On Thursday, Cosby issued a statement about his North American tour, saying he was "far from finished." He also thanked his fans for their loyalty and support, and of course, mentioned nothing of the allegations. Chuck Norris, the President of AEG Live, Cosby's entertainment group, said he couldn't cancel the tour dates because with "an artist that has not been charged or convicted — I don't think I can play judge and jury." Well, maybe he can't play "judge and jury, but the public sure can, and more importantly, we have to.
Cosby's official statement reads:
Dear Fans: I have thousands of loyal, patient and courageous fans that are going to leave their homes to enjoy an evening of laughter and return home feeling wonderful. I'm ready! I thank you, the theatre staff, the event organizers and the Colorado Community for your continued support and coming to experience family, fun entertainment.
First of all, "family fun" feels like a cheap barb. And second, this abrasive, arrogantly ignorant statement coupled with Norris' refusal to take a stance are just more symptoms of the willfully ignorant victim-blaming that already plagues the Cosby controversy.
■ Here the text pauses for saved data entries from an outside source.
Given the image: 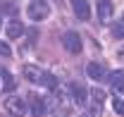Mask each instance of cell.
<instances>
[{
    "mask_svg": "<svg viewBox=\"0 0 124 117\" xmlns=\"http://www.w3.org/2000/svg\"><path fill=\"white\" fill-rule=\"evenodd\" d=\"M22 76L31 81V84H43L48 88H57V81H55V76L53 74H46L43 69H38V67H33V65H24L22 67Z\"/></svg>",
    "mask_w": 124,
    "mask_h": 117,
    "instance_id": "cell-1",
    "label": "cell"
},
{
    "mask_svg": "<svg viewBox=\"0 0 124 117\" xmlns=\"http://www.w3.org/2000/svg\"><path fill=\"white\" fill-rule=\"evenodd\" d=\"M103 100H105V93L100 88H93L91 91V108L81 117H103Z\"/></svg>",
    "mask_w": 124,
    "mask_h": 117,
    "instance_id": "cell-2",
    "label": "cell"
},
{
    "mask_svg": "<svg viewBox=\"0 0 124 117\" xmlns=\"http://www.w3.org/2000/svg\"><path fill=\"white\" fill-rule=\"evenodd\" d=\"M26 12H29V17L33 22H41V19H46V17L50 15V5H48L46 0H33Z\"/></svg>",
    "mask_w": 124,
    "mask_h": 117,
    "instance_id": "cell-3",
    "label": "cell"
},
{
    "mask_svg": "<svg viewBox=\"0 0 124 117\" xmlns=\"http://www.w3.org/2000/svg\"><path fill=\"white\" fill-rule=\"evenodd\" d=\"M5 110H7L10 115H15V117H22L26 112V103L22 100L19 96H7V98H5Z\"/></svg>",
    "mask_w": 124,
    "mask_h": 117,
    "instance_id": "cell-4",
    "label": "cell"
},
{
    "mask_svg": "<svg viewBox=\"0 0 124 117\" xmlns=\"http://www.w3.org/2000/svg\"><path fill=\"white\" fill-rule=\"evenodd\" d=\"M62 45L69 50V53H81V36L79 33H74V31H67L64 36H62Z\"/></svg>",
    "mask_w": 124,
    "mask_h": 117,
    "instance_id": "cell-5",
    "label": "cell"
},
{
    "mask_svg": "<svg viewBox=\"0 0 124 117\" xmlns=\"http://www.w3.org/2000/svg\"><path fill=\"white\" fill-rule=\"evenodd\" d=\"M72 10H74L77 19H81V22L91 19V5H88V0H72Z\"/></svg>",
    "mask_w": 124,
    "mask_h": 117,
    "instance_id": "cell-6",
    "label": "cell"
},
{
    "mask_svg": "<svg viewBox=\"0 0 124 117\" xmlns=\"http://www.w3.org/2000/svg\"><path fill=\"white\" fill-rule=\"evenodd\" d=\"M86 74H88V79H93V81H103V79H108V69H105L100 62H88Z\"/></svg>",
    "mask_w": 124,
    "mask_h": 117,
    "instance_id": "cell-7",
    "label": "cell"
},
{
    "mask_svg": "<svg viewBox=\"0 0 124 117\" xmlns=\"http://www.w3.org/2000/svg\"><path fill=\"white\" fill-rule=\"evenodd\" d=\"M98 19L103 24H108L112 19V2L110 0H98Z\"/></svg>",
    "mask_w": 124,
    "mask_h": 117,
    "instance_id": "cell-8",
    "label": "cell"
},
{
    "mask_svg": "<svg viewBox=\"0 0 124 117\" xmlns=\"http://www.w3.org/2000/svg\"><path fill=\"white\" fill-rule=\"evenodd\" d=\"M110 86H112V91L117 93V91H124V69H117V72H112L108 76Z\"/></svg>",
    "mask_w": 124,
    "mask_h": 117,
    "instance_id": "cell-9",
    "label": "cell"
},
{
    "mask_svg": "<svg viewBox=\"0 0 124 117\" xmlns=\"http://www.w3.org/2000/svg\"><path fill=\"white\" fill-rule=\"evenodd\" d=\"M29 103H31V112H33L36 117H41L43 112H46V100H43L41 96L31 93V96H29Z\"/></svg>",
    "mask_w": 124,
    "mask_h": 117,
    "instance_id": "cell-10",
    "label": "cell"
},
{
    "mask_svg": "<svg viewBox=\"0 0 124 117\" xmlns=\"http://www.w3.org/2000/svg\"><path fill=\"white\" fill-rule=\"evenodd\" d=\"M22 33H24V24H22L19 19H12V22L7 24V36H10V38H19Z\"/></svg>",
    "mask_w": 124,
    "mask_h": 117,
    "instance_id": "cell-11",
    "label": "cell"
},
{
    "mask_svg": "<svg viewBox=\"0 0 124 117\" xmlns=\"http://www.w3.org/2000/svg\"><path fill=\"white\" fill-rule=\"evenodd\" d=\"M72 96H74V103L84 105V103H86V88L81 86V84H74V86H72Z\"/></svg>",
    "mask_w": 124,
    "mask_h": 117,
    "instance_id": "cell-12",
    "label": "cell"
},
{
    "mask_svg": "<svg viewBox=\"0 0 124 117\" xmlns=\"http://www.w3.org/2000/svg\"><path fill=\"white\" fill-rule=\"evenodd\" d=\"M0 79H2V88H5V91H15V79H12L10 72L0 69Z\"/></svg>",
    "mask_w": 124,
    "mask_h": 117,
    "instance_id": "cell-13",
    "label": "cell"
},
{
    "mask_svg": "<svg viewBox=\"0 0 124 117\" xmlns=\"http://www.w3.org/2000/svg\"><path fill=\"white\" fill-rule=\"evenodd\" d=\"M112 36H115V38H124V19L112 24Z\"/></svg>",
    "mask_w": 124,
    "mask_h": 117,
    "instance_id": "cell-14",
    "label": "cell"
},
{
    "mask_svg": "<svg viewBox=\"0 0 124 117\" xmlns=\"http://www.w3.org/2000/svg\"><path fill=\"white\" fill-rule=\"evenodd\" d=\"M112 108H115V112H117V115L124 117V100H122V98H112Z\"/></svg>",
    "mask_w": 124,
    "mask_h": 117,
    "instance_id": "cell-15",
    "label": "cell"
},
{
    "mask_svg": "<svg viewBox=\"0 0 124 117\" xmlns=\"http://www.w3.org/2000/svg\"><path fill=\"white\" fill-rule=\"evenodd\" d=\"M0 10L7 12V15H17V5L15 2H0Z\"/></svg>",
    "mask_w": 124,
    "mask_h": 117,
    "instance_id": "cell-16",
    "label": "cell"
},
{
    "mask_svg": "<svg viewBox=\"0 0 124 117\" xmlns=\"http://www.w3.org/2000/svg\"><path fill=\"white\" fill-rule=\"evenodd\" d=\"M0 55H10V48H7L5 43H0Z\"/></svg>",
    "mask_w": 124,
    "mask_h": 117,
    "instance_id": "cell-17",
    "label": "cell"
},
{
    "mask_svg": "<svg viewBox=\"0 0 124 117\" xmlns=\"http://www.w3.org/2000/svg\"><path fill=\"white\" fill-rule=\"evenodd\" d=\"M119 60H124V45L119 48Z\"/></svg>",
    "mask_w": 124,
    "mask_h": 117,
    "instance_id": "cell-18",
    "label": "cell"
}]
</instances>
As Norris said, "If the allegations turn out to be true, I'm going to be appalled and disgusted. But at this point, I feel like I have an obligation to the people that want to see the show." Sure, Cosby might be "innocent until proven guilty," but that does not mean that the public should stay neutral.
A legal decision bringing charges against Cosby is not the definitive be-all end-all of this case, especially since almost all of the accusers made claims about events that happened decades ago. Although, one of the latest women to speak out about her encounter with Cosby is model Chloe Goins, who actually has a chance to have Cosby charged — she filed a report with the LAPD about an incident that happened with Cosby at the Playboy Mansion six years ago when Goins was 18.
But who knows if the LAPD will follow through with an investigation on the charges. It's crucial to keep this conversation going for two reasons: to question what it means when people can forgive others for their horrible misdeeds just because they are icons in entertainment, and to offer support to all the brave women who have come forward.
The court of public opinion is useful and damning. Whether or not Cosby will be legally charged, arrested or convicted remains to be seen, but he has to pay for the pain and damage he caused. If he isn't charged, he should at least not be rewarded by getting to continue his comedy tour.
Back in November, Cosby's lawyer released a statement explaining his stance on the issue. It reads,
Over the last several weeks, decade-old, discredited allegations against Mr. Cosby have resurfaced. The fact that they are being repeated does not make them true. Mr. Cosby does not intend to dignify these allegations with any comment. He would like to thank all his fans for the outpouring of support and assure them that, at age 77, he is doing his best work. There will be no further statement from Mr. Cosby or any of his representatives.